-19-

131 28 1
                                    

Hanya satu lagu yang Acoupella ciptakan untuk ditampilkan di panggung besar F2WL. Namun perjalanan yang harus mereka lalui ternyata masih cukup panjang. Mulai dari menentukan nada dasar piano yang akan menjadi instrumen utama, mengaransemen lagu, sampai rekaman. Namun pekerjaan mereka harus terhambat karena Gita dan Mada masih juga belum menemukan melodi yang pas untuk mengiringi. Bahkan kemarin, Gita dan yang lainnya baru pulang dari rumah Mada pukul delapan malam. Mada yang tidak ingin bertele-tele pun meminta Gita datang ke rumahnya di hari berikutnya.

Sampai di studio, Gita langsung mengambil duduk di kursi empuk milik Mada, mengistirahatkan tubuhnya di sana. Memutar kursi ke kanan, Gita langsung berhadapan dengan sebuah keyboard. Mada yang sedang mengatur alat-alat di studionya pun menyalakan keyboard yang sejak tadi menarik perhatian Gita. Mungkin sudah hampir delapan tahun sejak Gita terakhir memainkan tuts-tuts piano itu. Walaupun di rumahnya terdapat grand piano milik ibunya, Gita hampir tak pernah menyentuh alat musik melodis yang satu itu.

Mencoba mengingat beberapa chord yang penah ia pelajari, Gita pun menekankan jari-jarinya di atas tuts piano dengan perasaan takut. Mada yang masih sibuk dengan amplifier pun menoleh saat suara piano terdengar. Meskipun suara piano dari satu chord ke chord yang lainnya terdengar kaku, Mada hanya membiarkan Gita menjajah pianonya. Ia yakin jika Gita sedang mencoba menemukan sesuatu dengan permainan kakunya itu.

"Git, gue ke bawah dulu, ya, bentar." pamit Mada sebelum meninggalkan studio.

"Ya." balas Gita yang masih enggan beralih dari keyboard untuk hanya sekedar menoleh pada sang pemilik rumah.

Walaupun Gita tidak terlalu mahir bermain piano, lebih tepatnya kaku, setidaknya ia memiliki dasar-dasar bermain piano. Perempuan yang kini rambutnya diikat menjadi satu itu memang memahami teori-teori dalam bermusik. Saat ulangan harian seni musik di kelas 11 pun Gita selalu mendapat nilai tertinggi di antara teman-teman sekelasnya. Mencoba beberapa chord dasar, Gita akhirnya menemukan suara yang dirasa pas untuk mengiringi draf lagunya itu. Ia hanya perlu Mada menyempurnakannya ketika lelaki itu kembali nanti.

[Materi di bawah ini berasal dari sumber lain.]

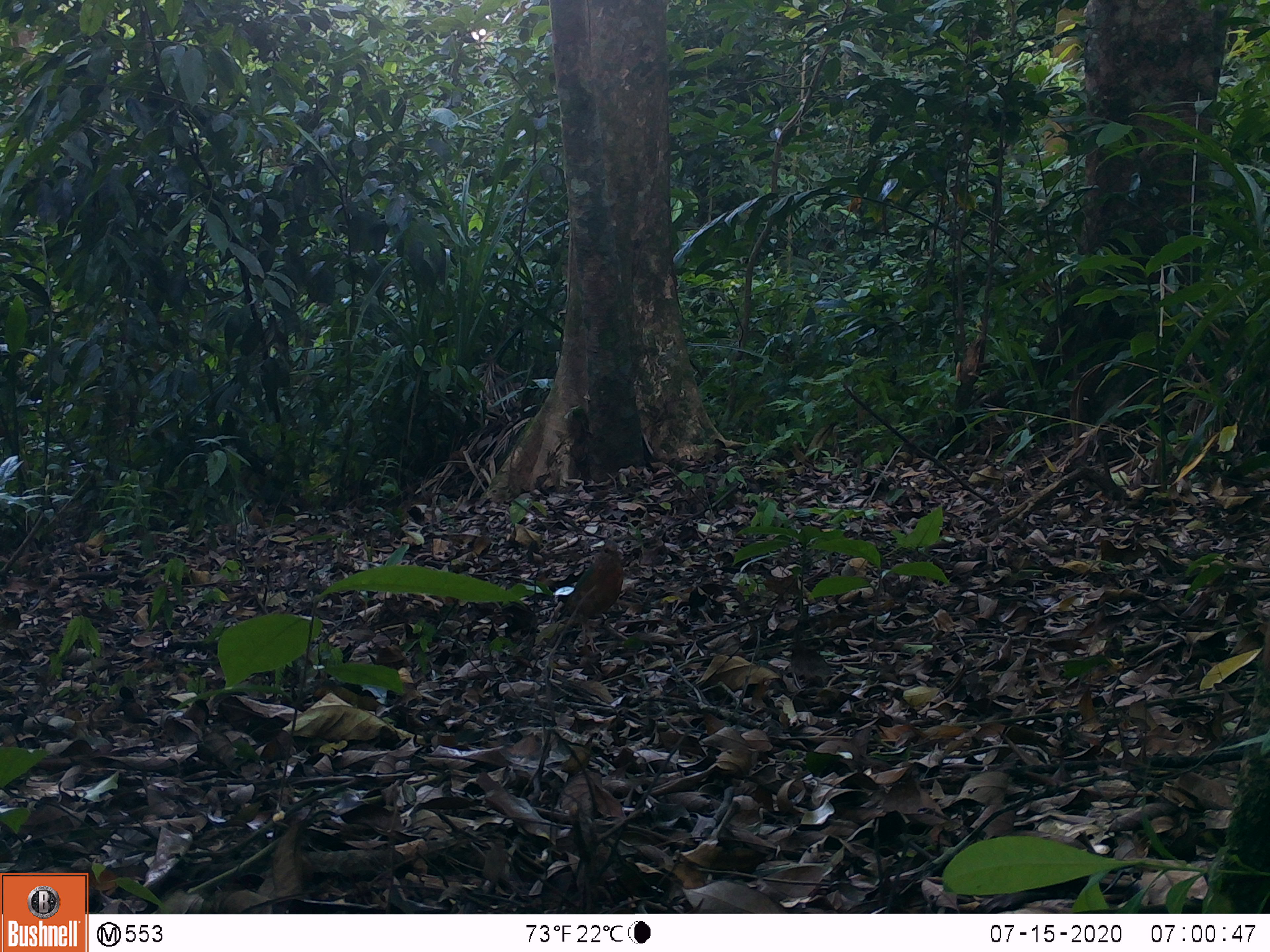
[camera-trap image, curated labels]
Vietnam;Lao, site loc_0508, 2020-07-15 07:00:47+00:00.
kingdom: Animalia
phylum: Chordata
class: Aves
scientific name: Aves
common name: bird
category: unidentified bird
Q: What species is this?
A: Unidentified bird (bird) (Aves).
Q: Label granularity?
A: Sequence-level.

Gita menghela napas lega karena rupanya permainannya tidak seburuk itu. Menyandarkan kembali pundaknya pada sandaran kursi, Gita memutar kursinya. Ia mengambil laptop dari dalam tas ransel yang tergeletak di lantai. Setelah laptopnya menyala, Gita langsung membuka software di mana ia menyimpan file suaranya untuk mencocokkan ketukan dengan chord piano yang ia coba tadi. Masih terdengar kaku, namun permainannya kali ini jauh lebih terdengan pas dengan bantuan suara metronom dari laptopnya. Kegiatannya diinterupsi oleh kedatangan Mada yang membawa nampan berisi botol air mineral dan makanan ringan. Lelaki itu tidak sendiri ternyata. Kedatangannya diikuti oleh kedatangan Ezra yang entah kenapa bisa ada di sana.

"Gue minta Ezra dateng juga karena gue pikir dia bisa bantu kita juga. Enggak apa-apa, kan?" tanya Mada menaruh nampan di atas meja kopi dekat sofa.

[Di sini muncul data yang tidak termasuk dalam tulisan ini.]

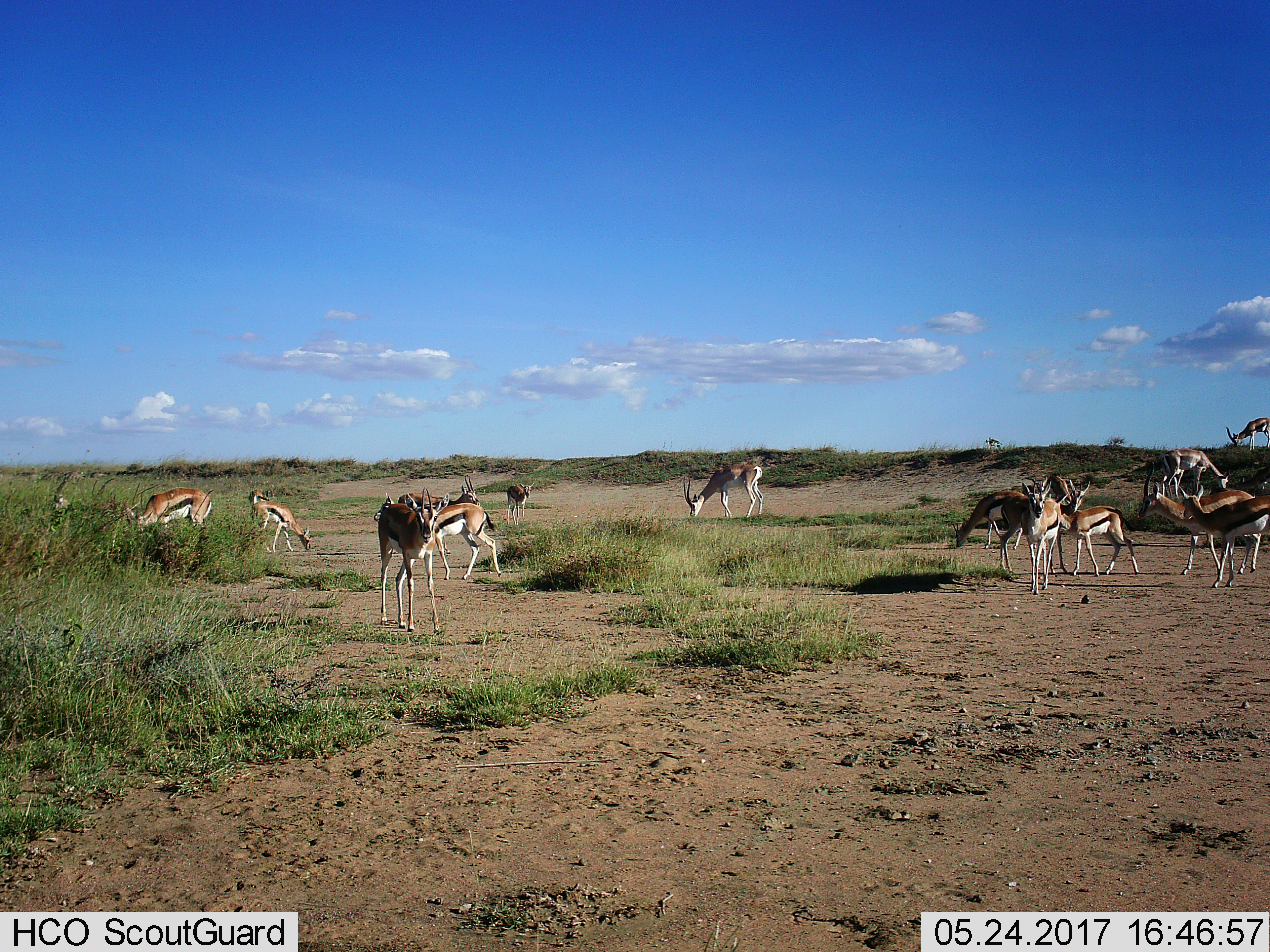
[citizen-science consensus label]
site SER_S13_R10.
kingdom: Animalia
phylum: Chordata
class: Mammalia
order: Artiodactyla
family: Bovidae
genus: Eudorcas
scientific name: Eudorcas thomsonii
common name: thomson's gazelle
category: gazellethomsons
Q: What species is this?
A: Gazellethomsons (thomson's gazelle) (Eudorcas thomsonii).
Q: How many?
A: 11-50.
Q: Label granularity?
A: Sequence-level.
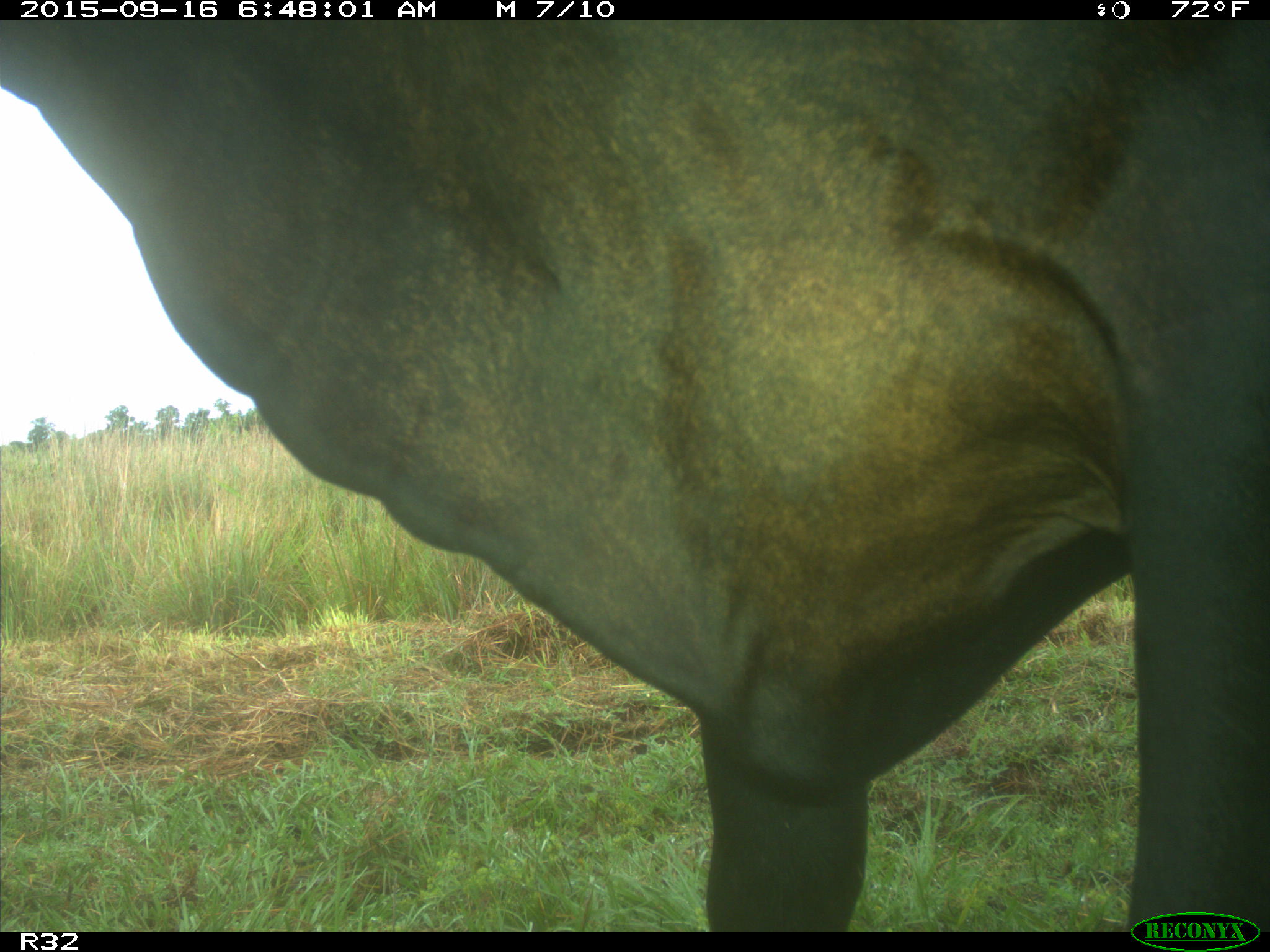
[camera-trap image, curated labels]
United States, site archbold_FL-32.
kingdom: Animalia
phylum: Chordata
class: Mammalia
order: Artiodactyla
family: Bovidae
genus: Bos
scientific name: Bos taurus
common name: domestic cow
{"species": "Bos taurus (domestic cow)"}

"Oh, iya. Enggak apa-apa, lah." balas Gita mencoba bersikap santai.

"Jadi, lo udah ngapain aja ngutak-ngatik keyboard gue?" tanya Mada yang kini sudah berdiri di samping keyboard sambil melipat kedua lengannya di depan dada.

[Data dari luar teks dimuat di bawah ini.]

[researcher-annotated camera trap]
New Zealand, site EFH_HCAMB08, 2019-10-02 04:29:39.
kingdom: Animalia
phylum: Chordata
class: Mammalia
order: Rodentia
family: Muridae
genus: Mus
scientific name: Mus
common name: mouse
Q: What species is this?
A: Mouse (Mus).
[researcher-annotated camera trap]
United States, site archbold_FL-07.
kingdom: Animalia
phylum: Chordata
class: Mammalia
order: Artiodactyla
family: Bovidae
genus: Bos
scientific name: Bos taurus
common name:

Gita mendongak sekilas menatap Mada, "Menurut gue, ini yang paling cocok buat lagu kita."

Gita pun memutar draf lagu dari laptopnya sembari memainkan kembali tuts-tuts piano sesuai dengan chord yang ia inginkan. Sebenarnya, Gita tidak buruk-buruk amat dalam memainkan piano karena pada dasarnya Gita memang memahami cara bermainnya. Mada mengangguk-angguk paham pada permainan piano Gita yang hanya mengulang beberapa chord itu. Akhirnya, ia tahu apa yang Gita mau. Dirasa melodi dasar yang Gita mainkan terdengar cocok, ide-ide pun bermunculan di kepala Mada.

"Gimana?" tanya Gita yang sudah melupakan cara bermain pianonya yang sangat kaku itu.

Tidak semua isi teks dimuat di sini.